§ **Исходный текст**
Именно поэтому в условиях буржуазного государства невозможен политический суверенитет народа, как бы ни были внешне демократичны юридические формы суверенитета.

Юридический суверенитет принадлежит монарху, парламенту, избирательному корпусу; некоторым из них или им всем, вместе взятым.

Для эксплуататорских государств характерно расхождение между политическим и юридическим суверенитетом. Совпадение, более или менее полное, носителей политического и юридического суверенитета в эксплуататорском государстве возможно в непосредственной цензовой республике (тимократии), где классовое господство выражено в открытой форме, где высшим органом власти является собрание господствующего сословия. Приближением к такому совпадению является представительная цензовая республика, где юридический суверенитет принадлежит ограниченному избирательному корпусу собственников, составляющему «pays legal» – «юридический народ», и избираемому им парламенту.

Напротив, в социалистическом государстве между юридическим и политическим суверенитетом существует полное соответствие на базе полновластия трудящихся города и деревни во главе с рабочим классом.

Юридическое выражение суверенитета относится к форме государства, политический суверенитет – к типу государства. В пределах одного и того же политического суверенитета возможны различные юридические формы суверенитета.

«На самом деле и самодержавие, и конституционная монархия, и республика суть лишь разные формы классовой борьбы, причем диалектика истории такова, что, с одной стороны, каждая из этих форм проходит через различные этапы развития ее классового содержания, а с другой стороны, переход от одной формы к другой нисколько не устраняет (сам по себе) господства прежних эксплуататорских классов при иной оболочке»[61 - Ленин. Соч. Т. XV. 4-е изд. С. 308.].

Изменение политического суверенитета, т. е. переход политической верховной власти от одного класса к другому, влечет за собой и изменения юридической формы суверенитета.

Разумеется, расхождение между политическим и юридическим суверенитетом в эксплуататорском государстве имеет свои пределы: оно не может зайти настолько далеко, чтобы свести на нет какой-либо один из них. Форма определяется содержанием. Это означает прямую обусловленность юридического суверенитета политическим. Политическое господство дворянства находит свое выражение в условиях абсолютной монархии в его юридически закрепленных сословных привилегиях, особых правах на занятие высших должностей и т. д., а в буржуазно-демократических государствах политическое господство буржуазии – в особенностях избирательного права, в скрытых классовых цензах и т. п. Но в то же время политическая необходимость может диктовать предоставление тем или иным слоям, не принадлежащим к господствующему классу, т. е. к политическому суверену, права на участие в осуществлении юридического суверенитета, т. е. на формальное участие в высшей власти.

§ **Исходные материалы**
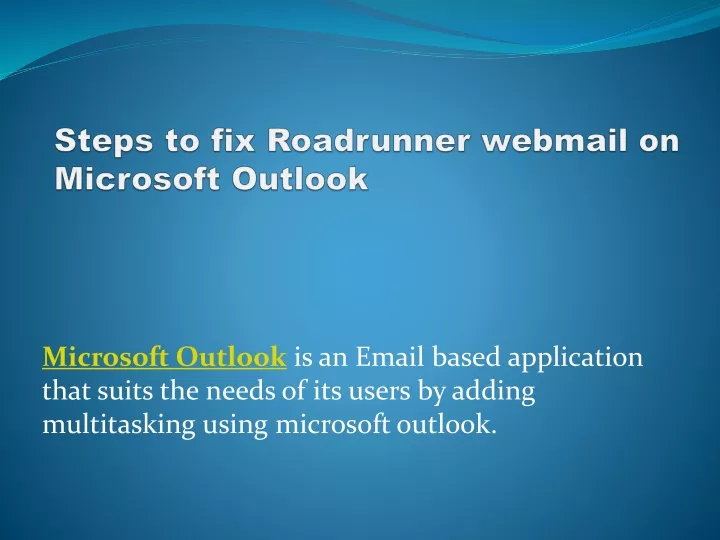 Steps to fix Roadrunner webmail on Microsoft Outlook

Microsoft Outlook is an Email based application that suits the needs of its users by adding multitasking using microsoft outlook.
--
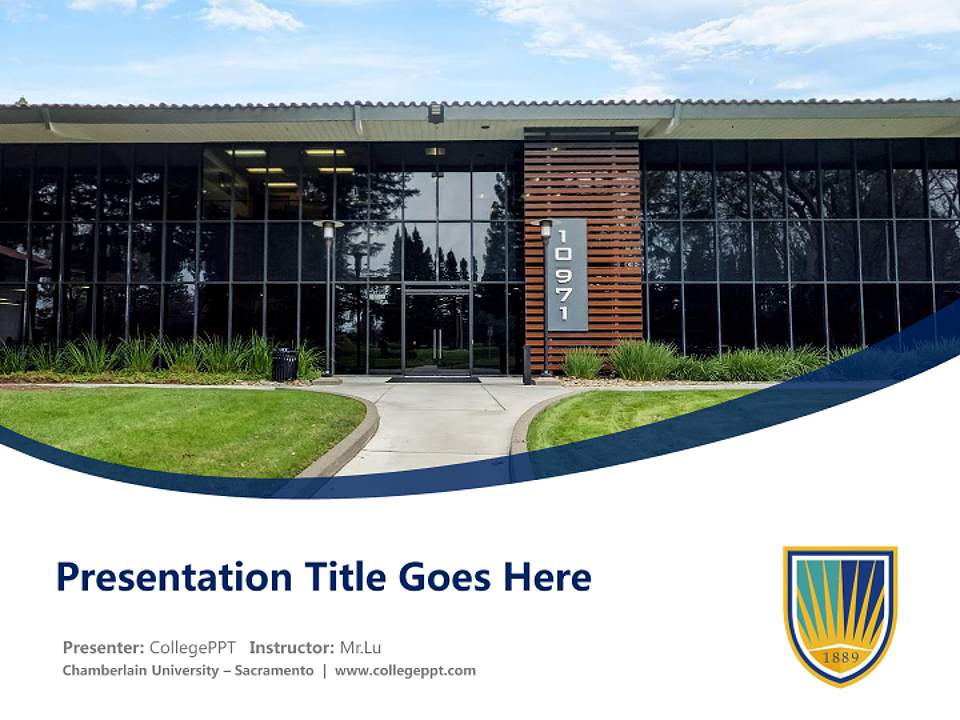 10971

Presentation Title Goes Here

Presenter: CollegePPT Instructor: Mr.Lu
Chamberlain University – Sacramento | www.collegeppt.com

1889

§ **Задание**
Ответьте по тексту о суверенитете:
(a) Кому принадлежит юридический суверенитет?
(b) К чему относится политический суверенитет: к форме государства или к его типу?
(c) В какой республике эксплуататорского государства возможно более или менее полное совпадение носителей политического и юридического суверенитета?
Материалы здесь никак не используются.

§ **Ответ**
(a) Монарху, парламенту или избирательному корпусу, некоторым из них или им всем вместе.
(b) К типу государства.
(c) В непосредственной цензовой республике (тимократии).